When Event Streams is configured to use GlusterFS as a storage volume, the Kafka logs show errors containing messages similar to the following:

[2020-05-12 06:40:19,249] ERROR [ReplicaManager broker=2] Error processing fetch with max size 1048576 from consumer on partition <TOPIC-NAME>-0: (fetchOffset=10380908, logStartOffset=-1, maxBytes=1048576, currentLeaderEpoch=Optional.empty) (kafka.server.ReplicaManager)
org.apache.kafka.common.KafkaException: java.io.EOFException: Failed to read `log header` from file channel `sun.nio.ch.FileChannelImpl@a5e333e6`. Expected to read 17 bytes, but reached end of file after reading 0 bytes. Started read from position 95236164.

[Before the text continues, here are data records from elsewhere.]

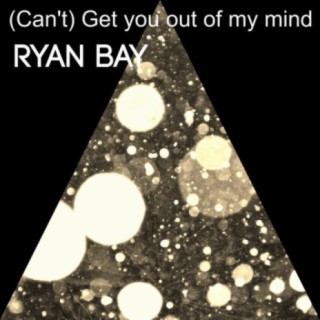 Ryan Bay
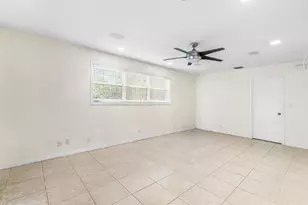 5313 Colbright Rd, Lake Worth, FL 33467 - Photo 18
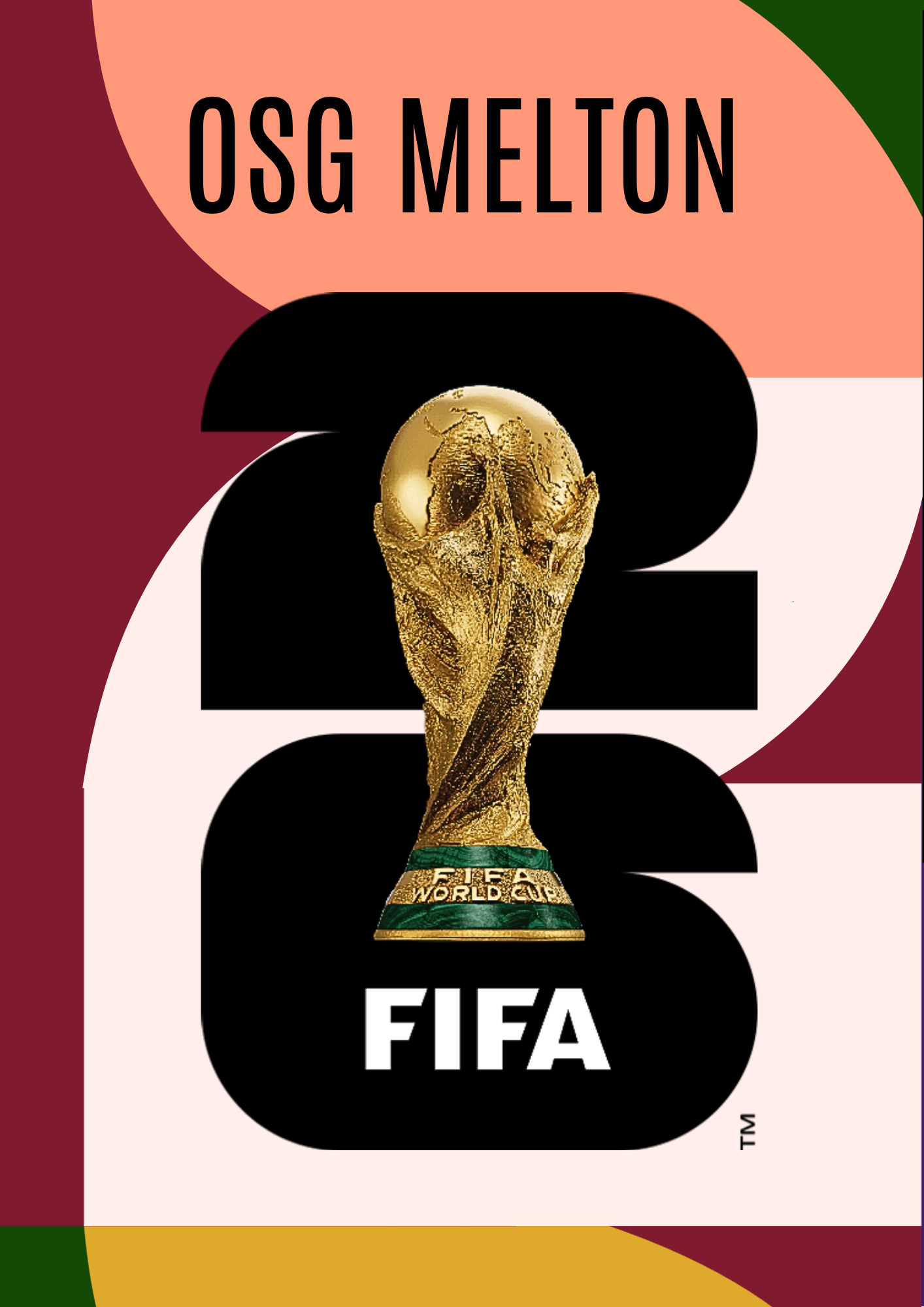 strive for 65 (6).png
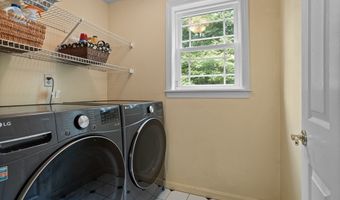 231 Vaughn Hill Rd, Bolton, MA 01740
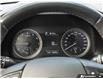 2020 Hyundai Tucson Ultimate (Stk: 174550) in London - Image 21 of 27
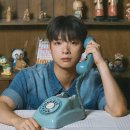 Jun S Digital Single ＜010＞ 발매 기념 음원 스트리밍 이벤트 안내 이미지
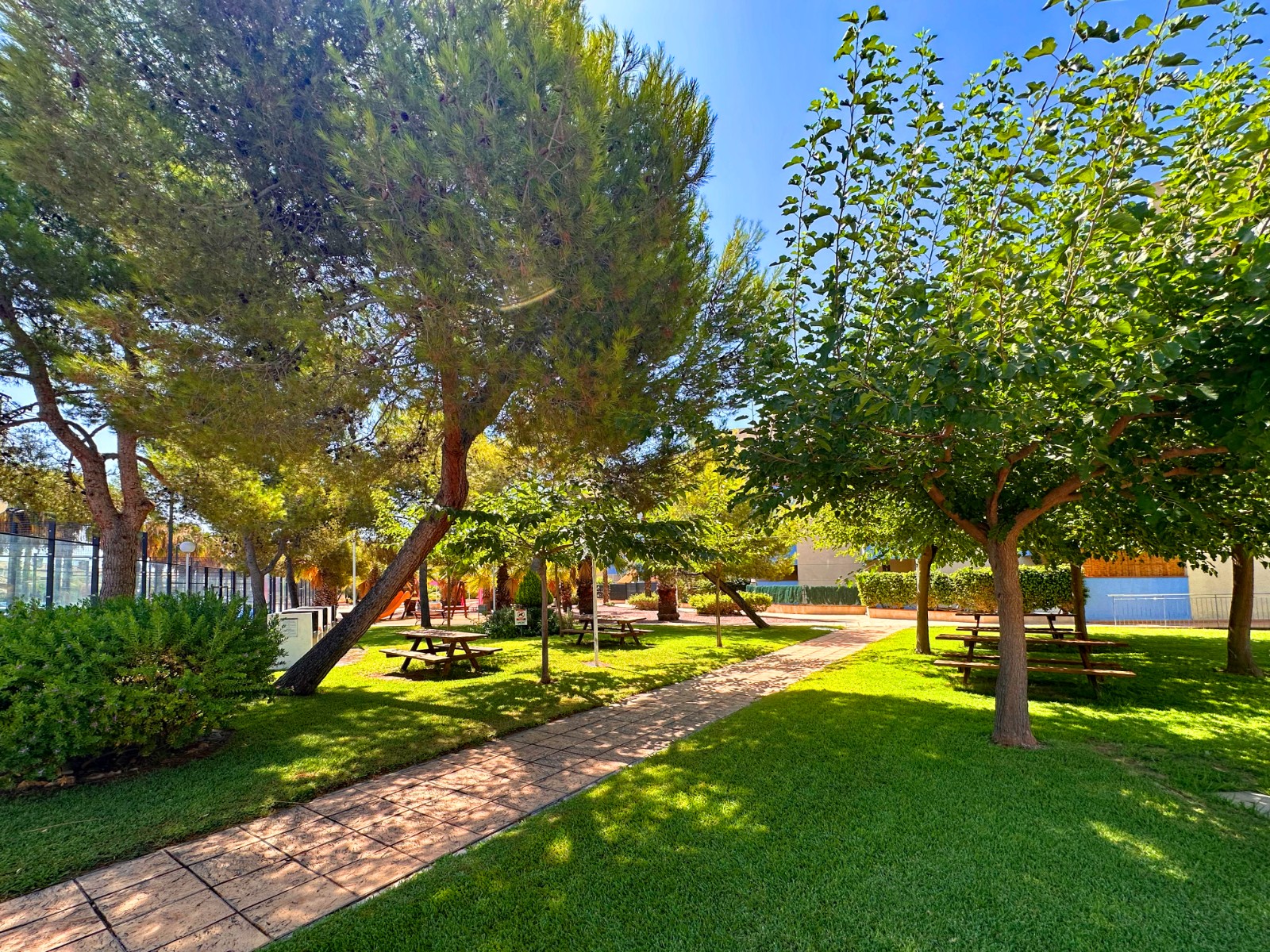 For sale - 2 Bedroom 1 Bathroom Apartment in Orihuela Costa - Costa Blanca  - Alicante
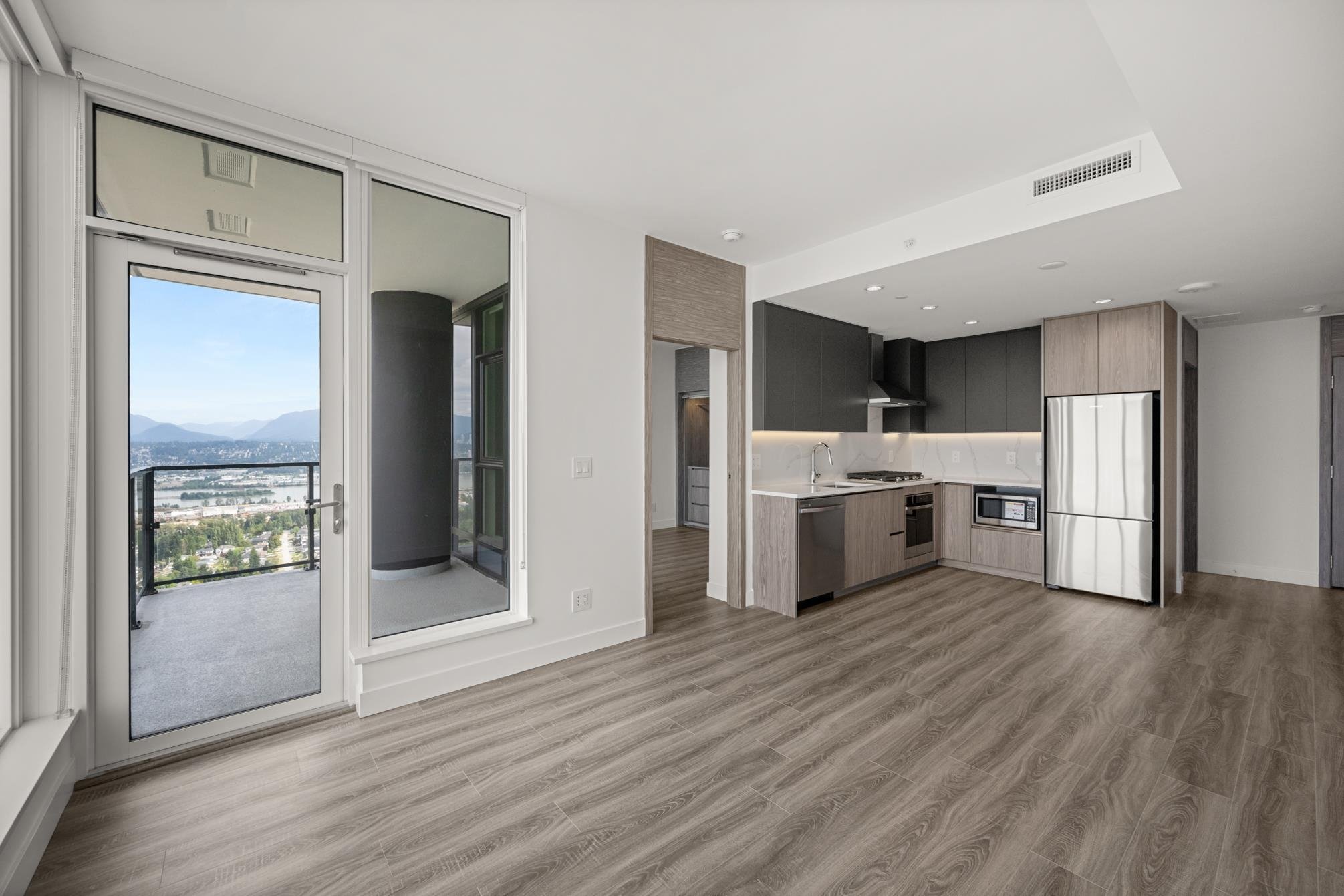 3908 10750 135A Street Surrey Carolyn Pogue Surrey Realtor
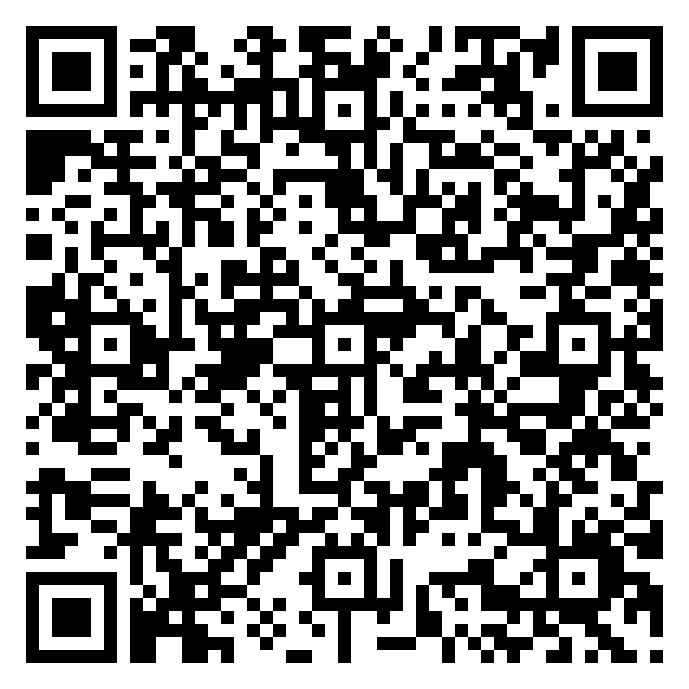 QR code 38531406500000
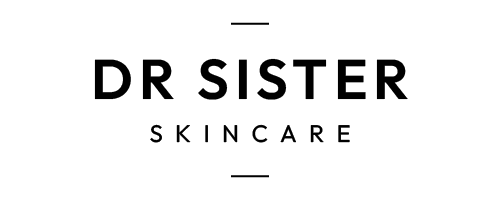 v1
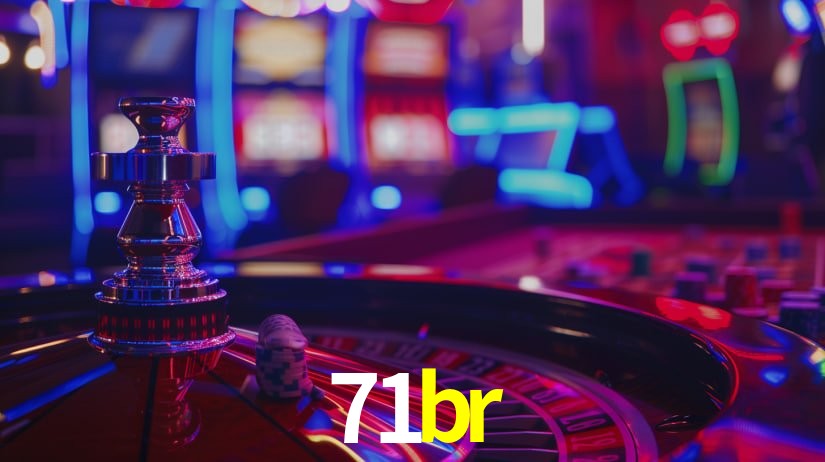 71br.com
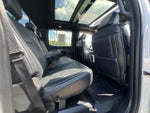 2022 F-250 Super Duty Thumbnail 35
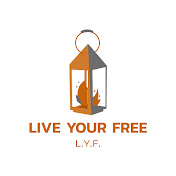 Live Your Free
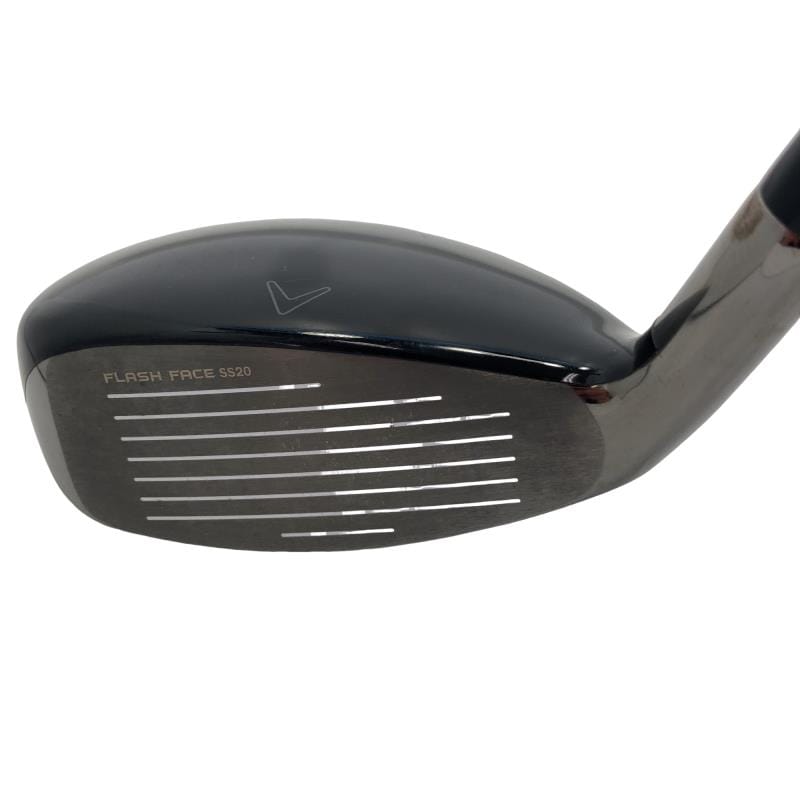 �l�`�u�q�h�j�@�l�`�w�@�t�S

These errors mean that Kafka has been unable to read files from the Gluster volume. This can cause replicas to fall out of sync.

Cause

See Kafka issue 7282 GlusterFS has performance settings that will allow requests for data to be served from replicas when they are not in sync with the leader. This causes problems for Kafka when it attempts to read a replica log segment before it has been fully written by Gluster.

Resolving the problem

Apply the following settings to each Gluster volume that is used by an Event Streams Kafka broker:

gluster volume set <volumeName> performance.quick-read off
gluster volume set <volumeName> performance.io-cache off
gluster volume set <volumeName> performance.write-behind off
gluster volume set <volumeName> performance.stat-prefetch off
gluster volume set <volumeName> performance.read-ahead off
gluster volume set <volumeName> performance.readdir-ahead off
gluster volume set <volumeName> performance.open-behind off
gluster volume set <volumeName> performance.client-io-threads off

These settings can be applied while the Gluster volume is online. The Kafka broker will not need to be modified, the broker will be able to read from the volume after the change is applied.